SOURCE EXCERPT:
Skip to content

kputnam/hee

Folders and files

NameName
Last commit message
Last commit date

Latest commit

 
 
 
 
 
 
 
 
 
 
 
 
 
 
 
 
 
 
 
 
 

Repository files navigation

Bumbling about Pointless Programming

Point-free style is a paradigm in which function definitions do not include information about its arguments. Instead, functions are defined in terms of combinators and composition (Wikipedia). Hee is a concatenative, functional programming language built for no practical purpose -- my goal is to use it as a vehicle for understanding PL topics.

Development Status Build Status

Hee is in the very early stages of development. Some aspects of the syntax haven't settled enough to allow providing examples. This includes the type syntax, comments, function declarations, and type declarations. The general goal is to keep the concrete syntax as minimal as possible, so I'm still looking for ways to implement these features without adding "extra" syntax.

The preliminary type system is not usable. Several issues must be addressed before certain simple terms can be correctly typed. Some terms that pose interesting problems are:

  • dup compose, because A (B → B) → A (B → B) is not sufficiently general. This is the type inferred by HM for the analogous lambda calculus expression λf x. f (f x). We should be able to derive a principle type for it that admits expressions like [+] dup compose and [33] dup compose.

MATERIAL SHOWN:
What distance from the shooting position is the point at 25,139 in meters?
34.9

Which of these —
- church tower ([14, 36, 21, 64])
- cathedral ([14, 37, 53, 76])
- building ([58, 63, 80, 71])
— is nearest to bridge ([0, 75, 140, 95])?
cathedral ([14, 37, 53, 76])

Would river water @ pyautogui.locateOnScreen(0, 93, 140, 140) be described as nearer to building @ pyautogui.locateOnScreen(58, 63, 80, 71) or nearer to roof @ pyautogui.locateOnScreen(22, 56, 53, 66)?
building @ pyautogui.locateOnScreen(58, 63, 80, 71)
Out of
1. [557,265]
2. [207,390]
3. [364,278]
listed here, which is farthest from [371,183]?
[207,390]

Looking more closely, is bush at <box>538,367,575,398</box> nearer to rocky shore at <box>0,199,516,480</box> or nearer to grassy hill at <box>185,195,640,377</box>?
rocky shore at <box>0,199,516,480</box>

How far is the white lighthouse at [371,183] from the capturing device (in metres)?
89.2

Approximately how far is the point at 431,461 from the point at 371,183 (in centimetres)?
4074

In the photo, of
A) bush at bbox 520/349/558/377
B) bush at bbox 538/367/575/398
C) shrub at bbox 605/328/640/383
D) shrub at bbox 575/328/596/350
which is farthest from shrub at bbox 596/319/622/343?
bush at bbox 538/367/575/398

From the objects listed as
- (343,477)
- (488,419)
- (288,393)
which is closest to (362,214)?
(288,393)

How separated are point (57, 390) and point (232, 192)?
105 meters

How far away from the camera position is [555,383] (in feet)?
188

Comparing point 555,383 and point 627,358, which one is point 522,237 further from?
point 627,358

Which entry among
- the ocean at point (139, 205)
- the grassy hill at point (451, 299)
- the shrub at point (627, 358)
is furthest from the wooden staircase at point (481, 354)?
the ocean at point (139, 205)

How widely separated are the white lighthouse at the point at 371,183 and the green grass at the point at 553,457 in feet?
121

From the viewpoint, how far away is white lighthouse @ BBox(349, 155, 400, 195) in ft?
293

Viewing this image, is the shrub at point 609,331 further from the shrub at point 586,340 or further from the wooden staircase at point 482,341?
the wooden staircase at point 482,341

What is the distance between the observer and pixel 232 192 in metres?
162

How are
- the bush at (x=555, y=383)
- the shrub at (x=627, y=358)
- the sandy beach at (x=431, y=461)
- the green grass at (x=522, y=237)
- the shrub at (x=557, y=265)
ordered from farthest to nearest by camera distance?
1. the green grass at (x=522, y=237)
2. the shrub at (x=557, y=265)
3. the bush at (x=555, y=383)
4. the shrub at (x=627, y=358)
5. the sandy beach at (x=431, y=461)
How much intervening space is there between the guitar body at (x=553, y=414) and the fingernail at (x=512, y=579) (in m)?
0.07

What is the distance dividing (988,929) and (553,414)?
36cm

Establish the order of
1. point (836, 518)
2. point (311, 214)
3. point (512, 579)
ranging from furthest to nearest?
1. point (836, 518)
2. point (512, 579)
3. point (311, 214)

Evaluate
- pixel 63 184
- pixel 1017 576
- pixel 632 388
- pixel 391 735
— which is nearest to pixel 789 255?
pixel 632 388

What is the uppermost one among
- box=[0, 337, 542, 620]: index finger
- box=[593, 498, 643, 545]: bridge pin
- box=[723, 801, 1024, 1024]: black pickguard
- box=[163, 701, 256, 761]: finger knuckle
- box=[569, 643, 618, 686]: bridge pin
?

EXERCISES:
1. Decide whether each statement agrees with the Hee README, answering yes or no and quoting the words of the README that settle it: (a) The preliminary type system can already be used. (b) Hee is described as a concatenative, functional programming language. (c) The type A (B → B) → A (B → B) is general enough for dup compose.
2. Name every aspect of the syntax that the Hee README says has not settled enough to allow examples.
3. Carry on the Hee README, picking up right after its final sentence.

ANSWER LIST:
1.
(a) No: "The preliminary type system is not usable."
(b) Yes: "Hee is a concatenative, functional programming language built for no practical purpose"
(c) No: "A (B → B) → A (B → B) is not sufficiently general"

2.
- type syntax
- comments
- function declarations
- type declarations

3.
  • dup itself which seems to break concatenativity without impredicative polymorphism. That is, [id] [id] has the type (∀T. T → T) (∀U. U → U), so we should assign [id] dup the same type. Without impredicative polymorphism we will derive ∀T. (T → T) (T → T) instead.

  • dup unquote, the U-combinator, requires recursive types. This permits general recursion.

Current

I'm starting from a clean slate in Haskell. Prerequisites include ghc 7.4 and haskell-platform 2012.

$ git clone git://github.com/kputnam/hee.git
$ cd hee
$ cabal install

Writing a small program

$ cat examples/test.hee
increment
  : num -> num
  " doc string follows type (and is optional)
  = 1 +

decrement
  " types declarations are optional
  = 1 -

main
  = 10
      increment
      decrement
    10 ==

Printing parse the tree

$ cat examples/test.hee | hee-parse
[DNameBind "inc"
  (Just "num -> num")
  (Just " doc string follows type (and is optional)\n")
  (ECompose (ELiteral (LInteger Decimal 1)) (EName "+"))
,DNameBind "decrement"
  (Just " type declarations are optional\n")
  (ECompose (ELiteral (LInteger Decimal 1)) (EName "-"))
,DNameBind "main"
  Nothing
  Nothing
  (ECompose
    (ELiteral (LInteger Decimal 10))
    (ECompose
      (EName "increment")
      (ECompose
        (EName "decrement")
        (ECompose
          (ELiteral (LInteger Decimal 10))
          (EName "==")))))]

Evaluating a program

Programs must be a set of top-level declarations (no top-level expressions will be parsed). The main definition will be executed.

$ echo 'main = 5 [swap dup 1 <= [pop pop 1] [dup 1 - dig u *] if] u' | hee-eval
120

Note that type declarations are currently ignored and there are no static type checks.

Running tests

$ cabal configure --enable-tests
$ cabal build
$ cabal test

Attic

There is a type checker that serves as a proof of concept in attic/src/main/haskell. You can infer the type of expressions like so:

attic$ rake hee:check 'swap cons swap cons swap cons'
"swap cons swap cons swap cons"
"(A a a a ([] a) -> A ([] a))"

The above type states, given a stack with three elements (of the same type a) and a list of elements, the expression will produce a list of a elements.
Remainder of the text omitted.